Work to complete: Write out each line of text in the data below as a numbered list, skipping any that are blank. Leave the pictures out.

[Data shown — start]

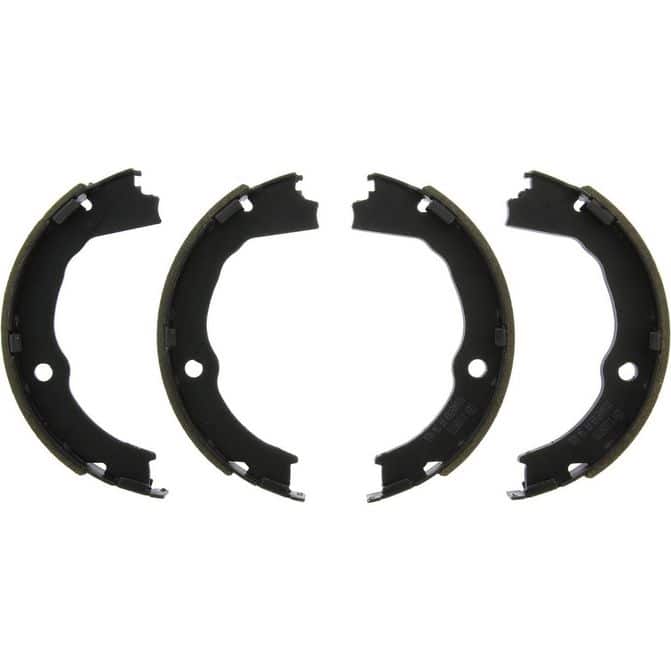 CEN CENTRIC PARTS 11109770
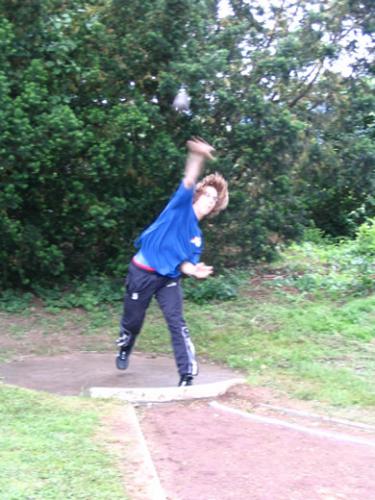 2006.05.24 28 062 heidelberg petra 620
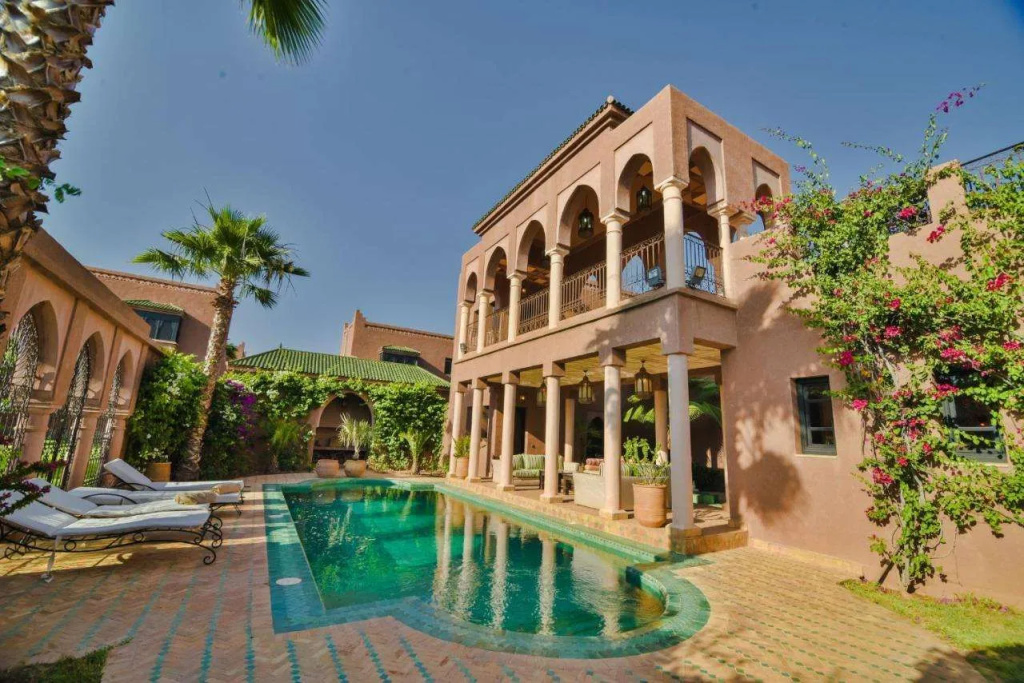 Hotel photo 50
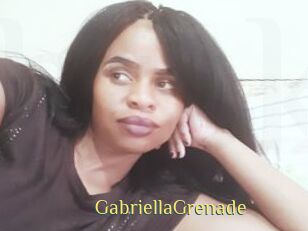 GabriellaGrenade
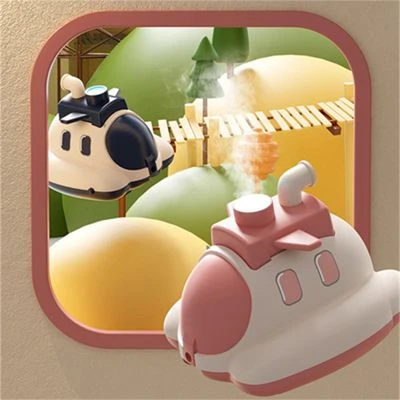 Brightake Bahnbrechendes Lernspielset Für Kinder Orbitalmontage-Lernspielzeugset Für Kinder 7 Brightake Bahnbrechendes Lernspielset Für Kinder Orbitalmontage-Lernspielzeugset Für Kinder – Bild 5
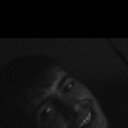 ���������� ���������, ���� ������� ������, 32 ����, ������������ ��� ������, ����� � ���������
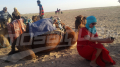 دوز: حجوزات تجاوزت الـ 100% بمناسبة السنة الإدارية‎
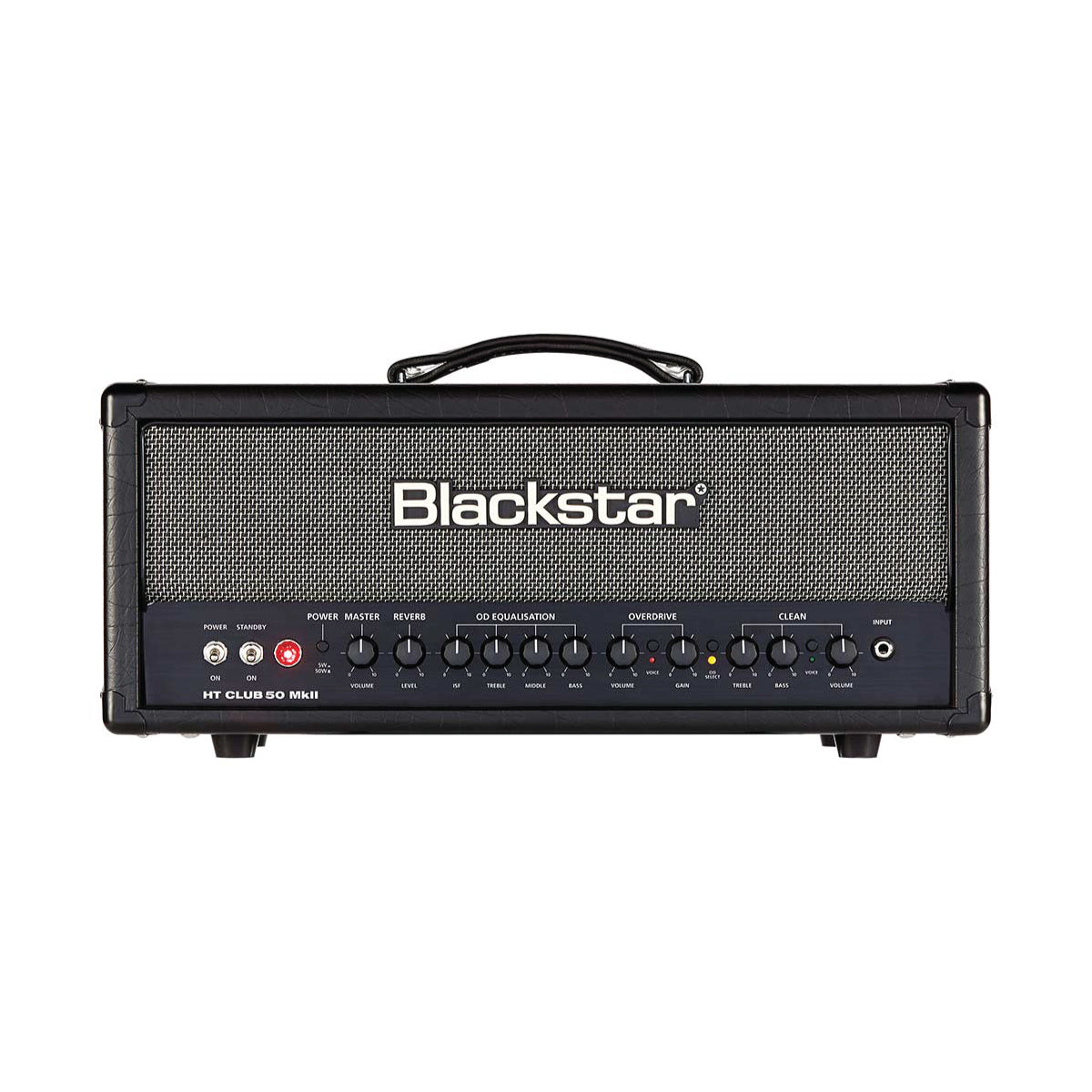 BLACKSTAR-HTCLUB50M2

[Data shown — finish]

Worked solution:
1.  CEN CENTRIC PARTS 11109770
2.  2006.05.24 28 062 heidelberg petra 620
3.  Hotel photo 50
4.  GabriellaGrenade
5.  Brightake Bahnbrechendes Lernspielset Für Kinder Orbitalmontage-Lernspielzeugset Für Kinder 7 Brightake Bahnbrechendes Lernspielset Für Kinder Orbitalmontage-Lernspielzeugset Für Kinder – Bild 5
6.  ���������� ���������, ���� ������� ������, 32 ����, ������������ ��� ������, ����� � ���������
7.  دوز: حجوزات تجاوزت الـ 100% بمناسبة السنة الإدارية‎
8.  BLACKSTAR-HTCLUB50M2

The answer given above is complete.